However, it’s the online reviews themselves that make Cernobori more trustworthy of the Fiske and Insider’s Guides; she says compiled research from multiple testimonials gives a more well-rounded profile.

“I think every experience is what you make of it,” Swanson adds. “So I don’t think that looking at reviews is necessarily all that helpful because some people are going to love a school that you might hate.”

In addition to word of mouth, the advent of Facebook has brought along with it a behind-the-scenes look into a college’s social scene. A survey conducted by Zinch, a college scholarship website, reported that 68 percent of students use social media to research potential schools and that 38 percent use it as a resource when deciding which school to enroll in. High school underclassmen and upperclassmen alike can now browse through albums of former graduates they know and tell just how crazy — or how nonexistent — their school’s party life is.

Now imagine this on steroids.

The Birth of a Movement

Meet 20-year-old Jeffrie“Yofray” Ray.

As a high school senior in the suburbs of Philadelphia, Ray began documenting his final year at school through film. The final product was a 45-minute home movie, but most of it was accidentally deleted. As his high school buds began to leave for some of the top public and private universities in the nation, Ray decided to forgo college and finish what he had started.
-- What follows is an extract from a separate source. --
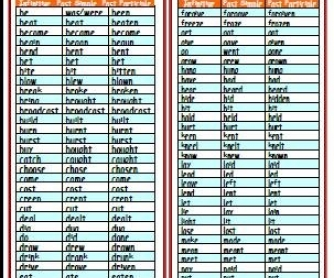 Irregular Verbs Bookmarks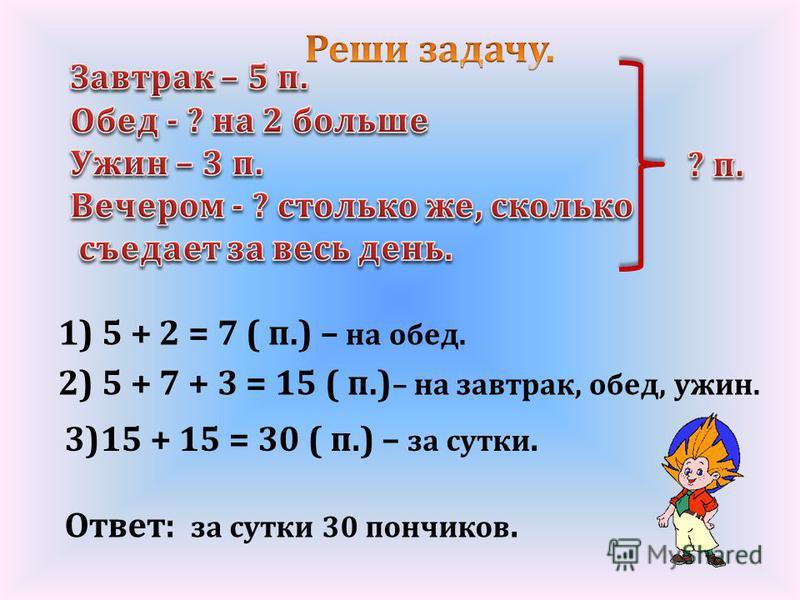 1) 5 + 2 = 7 ( п.) – на обед. 2) 5 + 7 + 3 = 15 ( п.) – на завтрак, обед, ужин. 3)15 + 15 = 30 ( п.) – за сутки. Ответ: за сутки 30 пончиков.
“I planned to visit my friends at their schools and make video displaying a week in the life of a college student and that is when the idea truly became what it is now,” Ray said.

Ray and partner-in-crime Arya Toufanian have monopolized a previously void market with the success of “I’m Shmacked,” a series of online videos giving viewers a backstage look into the party scene of colleges across America — from as small as Ithaca College to as big as the University of Alabama and, having recently filmed at the oldest college in the nation, as prestigious Harvard University.
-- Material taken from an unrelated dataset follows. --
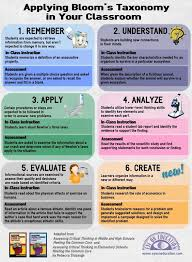 Digital web  Blooms taxonomy and Infographic on Pinterest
In less than three years, the I’m Shmacked movement has garnered over 19 million YouTube views, over 109,000 Twitter followers, nearly 100,000 Facebook likes and a reputation for showcasing the extreme.

“We do not advocate or encourage any behavior seen in the videos, we simply film,” their YouTube channel reads. “Please do not submit footage or try to recreate what you are watching.”

In addition, most videos are captioned with the mysterious disclaimer of “No alcohol or illegal substance is used during filming, just props.”

Ray and his team capture every parent’s worst nightmare: beer bongs, ice luges, marijuana joints and bong hits, scantily clad girls and total apocalyptic inebriation. The videos showcase everything the respective colleges don’t want prospective to see and certainly the scenes that don’t appear in their charming pamphlets mailed home. Borderline conscious and visibly incoherent students vie for camera time as they yell, “I’m (insert expletive here) shmacked!” into the lens, preaching the 2012 College Word of the Year of “shmacked” as if it were a religious command.

Rachel Diamond, a first-year student at The Ohio State University (OSU) in Columbus, Ohio, experienced the movement firsthand when I’m Shmacked stopped in town while on their 2013 fall tour.

“When I’m Shmacked came to OSU, people were spending weeks preparing,” Diamond said. “When the cameras came to football block, people were drinking a lot more than they should have and were acting crazier than usual. I didn’t go to the [actual] event I’m Shmacked put on, but based on the video, it was ridiculous. Students living in houses or apartments off campus had crazy parties so the I’m Shmacked people would hear about them and come to record footage of the party.”

Although Ray maintains that the videos portray the schools accurately, he admits that more students go out and party when they hear I’m Shmacked will be visiting their school. He added that no campus has ever prevented I’m Shmacked from filming on its campus, “but some local bars or businesses have [tried to prevent I’m Shmacked from filming] once or twice.”

For better or worse, the social phenomena has captured the attention of teenagers across the country and keeps the allure of being a rebellious college student alive and well.

As fpr the craziest thing to happen so far while filming? Ray says he’s “saving that one for the book,” which may come soon since he and Toufanian are signed to talent agency DGI Management as a way of perpetuating their brand’s growth so as to expand into new markets.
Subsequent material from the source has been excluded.